DIRECTIONS FOR THIS TASK: Each record that follows should be repeated exactly, minus any images.

- - -

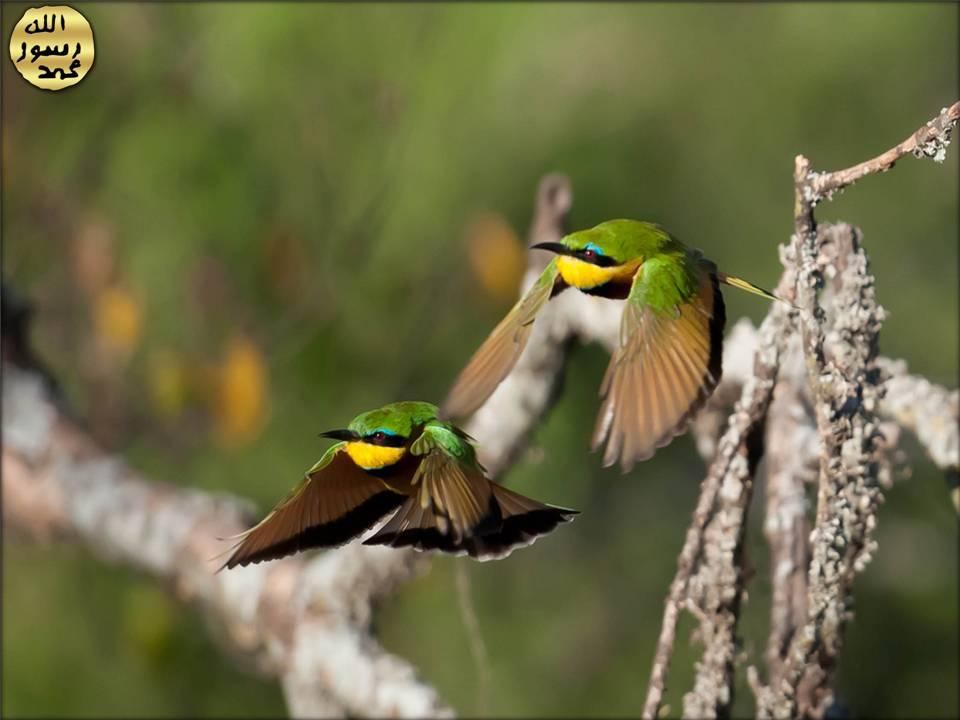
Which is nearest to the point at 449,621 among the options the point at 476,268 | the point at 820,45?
the point at 476,268

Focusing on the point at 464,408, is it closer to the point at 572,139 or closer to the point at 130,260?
the point at 572,139

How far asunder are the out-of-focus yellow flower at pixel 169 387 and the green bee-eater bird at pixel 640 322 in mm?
1599

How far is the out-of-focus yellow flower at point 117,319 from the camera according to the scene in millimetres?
2162

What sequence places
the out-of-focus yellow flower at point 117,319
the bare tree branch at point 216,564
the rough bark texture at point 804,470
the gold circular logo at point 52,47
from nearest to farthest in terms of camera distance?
the rough bark texture at point 804,470 < the gold circular logo at point 52,47 < the bare tree branch at point 216,564 < the out-of-focus yellow flower at point 117,319

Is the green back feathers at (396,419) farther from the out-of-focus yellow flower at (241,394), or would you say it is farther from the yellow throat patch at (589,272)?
the out-of-focus yellow flower at (241,394)

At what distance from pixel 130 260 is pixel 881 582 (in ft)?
4.86

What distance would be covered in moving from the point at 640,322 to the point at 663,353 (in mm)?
19

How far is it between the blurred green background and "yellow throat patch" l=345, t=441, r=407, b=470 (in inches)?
54.7

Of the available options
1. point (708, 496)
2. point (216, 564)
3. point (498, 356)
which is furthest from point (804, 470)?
point (216, 564)

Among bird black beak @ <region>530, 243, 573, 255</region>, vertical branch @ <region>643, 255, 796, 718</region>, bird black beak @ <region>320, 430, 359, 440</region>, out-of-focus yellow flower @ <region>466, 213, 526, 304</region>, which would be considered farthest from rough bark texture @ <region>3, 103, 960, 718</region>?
out-of-focus yellow flower @ <region>466, 213, 526, 304</region>

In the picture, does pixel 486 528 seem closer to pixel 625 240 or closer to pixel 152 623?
pixel 625 240

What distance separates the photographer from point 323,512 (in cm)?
61

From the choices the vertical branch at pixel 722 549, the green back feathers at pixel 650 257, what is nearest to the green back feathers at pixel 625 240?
the green back feathers at pixel 650 257

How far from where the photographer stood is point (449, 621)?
7.16ft
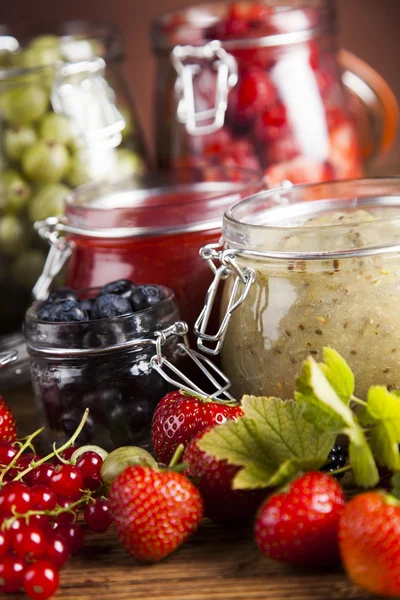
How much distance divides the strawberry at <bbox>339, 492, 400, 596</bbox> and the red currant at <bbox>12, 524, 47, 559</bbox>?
0.75 ft

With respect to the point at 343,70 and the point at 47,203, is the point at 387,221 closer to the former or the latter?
the point at 47,203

- - -

ANSWER FOR THE TASK:
Which is nearest to the point at 449,621 among the options the point at 476,268 | the point at 820,45?
the point at 476,268

Focusing on the point at 464,408, is it closer to the point at 572,139 or closer to the point at 130,260?
the point at 572,139

How far asunder are the out-of-focus yellow flower at pixel 169 387 and the green bee-eater bird at pixel 640 322 in mm?
1599

How far is the out-of-focus yellow flower at point 117,319 from the camera according to the scene in millimetres?
2162

What sequence places
the out-of-focus yellow flower at point 117,319
the bare tree branch at point 216,564
the rough bark texture at point 804,470
the gold circular logo at point 52,47
from nearest to farthest in terms of camera distance?
the rough bark texture at point 804,470 < the gold circular logo at point 52,47 < the bare tree branch at point 216,564 < the out-of-focus yellow flower at point 117,319

Is the green back feathers at (396,419) farther from the out-of-focus yellow flower at (241,394), or would you say it is farther from the yellow throat patch at (589,272)?
the out-of-focus yellow flower at (241,394)

At what distance from pixel 130 260 is pixel 881 582 (in ft)?
4.86

What distance would be covered in moving from the point at 640,322 to the point at 663,353 (in mm)?
19

How far is it between the blurred green background and "yellow throat patch" l=345, t=441, r=407, b=470 (in inches)?
54.7

Of the available options
1. point (708, 496)
2. point (216, 564)
3. point (498, 356)
which is furthest from point (804, 470)?
point (216, 564)

Among bird black beak @ <region>530, 243, 573, 255</region>, vertical branch @ <region>643, 255, 796, 718</region>, bird black beak @ <region>320, 430, 359, 440</region>, out-of-focus yellow flower @ <region>466, 213, 526, 304</region>, which would be considered farthest from rough bark texture @ <region>3, 103, 960, 718</region>?
out-of-focus yellow flower @ <region>466, 213, 526, 304</region>

In the picture, does pixel 486 528 seem closer to pixel 625 240 or closer to pixel 152 623?
pixel 625 240

What distance separates the photographer from point 323,512 (in cm)?
61

From the choices the vertical branch at pixel 722 549, the green back feathers at pixel 650 257, what is nearest to the green back feathers at pixel 625 240?
the green back feathers at pixel 650 257

How far from where the photographer stood is point (449, 621)?
7.16ft
How much distance divides the strawberry at <bbox>339, 492, 400, 596</bbox> and the red currant at <bbox>12, 524, 47, 559</bbox>?
0.75 ft

With respect to the point at 343,70 and the point at 47,203, is the point at 387,221 closer to the former or the latter?
the point at 47,203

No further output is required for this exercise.